### [TASK INSTRUCTIONS]
[a] In two sentences, summarize the guarantee agreement excerpt below.
[b] Answer these questions using the guarantee agreement excerpt below, one answer per line:
(i) Under the laws of which state is Sun Tail PDP LLC formed?
(ii) What role does Carlyle Aviation Management Limited hold?
(iii) Which document supplies the meanings of defined terms that this agreement does not itself define?
[c] Write a continuation of the guarantee agreement excerpt below that starts right after its final sentence.

### [EXCERPT PROVIDED]
• • •
ALLEGIANT GUARANTEE AGREEMENT dated as of November 1, 2023 (this “Agreement”) is between ALLEGIANT TRAVEL COMPANY, a corporation organized under the laws of the State of Nevada (“Allegiant Travel”), ALLEGIANT AIR, LLC, a limited liability company organized under the laws of the State of Nevada (“Allegiant”, and together with Allegiant Travel, the “Guarantors” and each a “Guarantor”) and RUNWAY SEVEN LENDER LLC, as Security Trustee for its benefit and the benefit of each of the Finance Parties (together with its successors and assigns, the “Security Trustee”), under that certain PDP Facility Agreement dated as of November 1, 2023 (as amended, supplemented or otherwise modified from time to time, the “Facility Agreement”) among Sun Tail PDP LLC, a limited liability company formed under the laws of the State of Delaware, as borrower (the “Borrower”), the Security Trustee, Runway Seven Lender LLC, as lender (the “Lender”) and Carlyle Aviation Management Limited, as agent of the Lender (the “Agent”). Unless otherwise defined herein, defined terms used herein shall have the meanings ascribed to such terms in the Facility Agreement.
• • •
### [DATA]
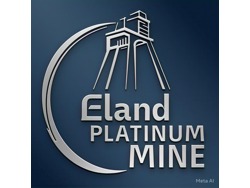 Eland Northam Platinum Mine Now Hiring Additional Staff To Apply Contact Mr Mabuza (0720957137)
• • •
### [RESPONSES TO THE TASKS]
[a] The Allegiant Guarantee Agreement, dated as of November 1, 2023, is between Allegiant Travel Company and Allegiant Air, LLC, both organized under Nevada law and together called the Guarantors, and Runway Seven Lender LLC, acting as Security Trustee for itself and each of the Finance Parties. It is made under a PDP Facility Agreement of the same date among Sun Tail PDP LLC as borrower, the Security Trustee, Runway Seven Lender LLC as lender, and Carlyle Aviation Management Limited as the lender's agent.

[b]
(i) Delaware
(ii) Agent of the Lender
(iii) The Facility Agreement

[c]
W I T N E S S E T H:
WHEREAS, the Borrower, the Lender, the Agent and the Security Trustee have entered or will enter into certain of the Facility Agreement and the other Transaction Documents to which each of them is or will be a party;
WHEREAS, the Guarantors wish, in furtherance of their corporate purposes and in order to induce the Lender to enter into the transaction contemplated by the Facility Agreement, to guarantee, whether scheduled or contingent, liquidated or undetermined, now or hereafter existing (including all such amounts which would become due but for the operation of the automatic stay under section 362(a) of the United States Bankruptcy Code, 11 U.S.C. §362(a), and the operation of sections 502(b) and 506(b) of the United States Bankruptcy Code, 11 U.S.C. §502(b)): (i) prompt payment by the Borrower in full when due of all amounts payable pursuant to the Facility Agreement and the other Transaction Documents and (ii) complete performance by the Borrower of its agreements in and other obligations under the Facility Agreement and the other Transaction Documents when due (all the foregoing obligations being collectively referred to herein as the “Guaranteed Obligations”) and, in order to guarantee the Guaranteed Obligations, is executing and delivering this Agreement; and
NOW, THEREFORE, in consideration of the premises and the mutual covenants contained herein and in order to induce the Lender to enter into the transaction contemplated by the Facility Agreement, each Guarantor covenants and agrees with the Security Trustee, on behalf of the Lender, as follows:
Section 1.The Guarantee.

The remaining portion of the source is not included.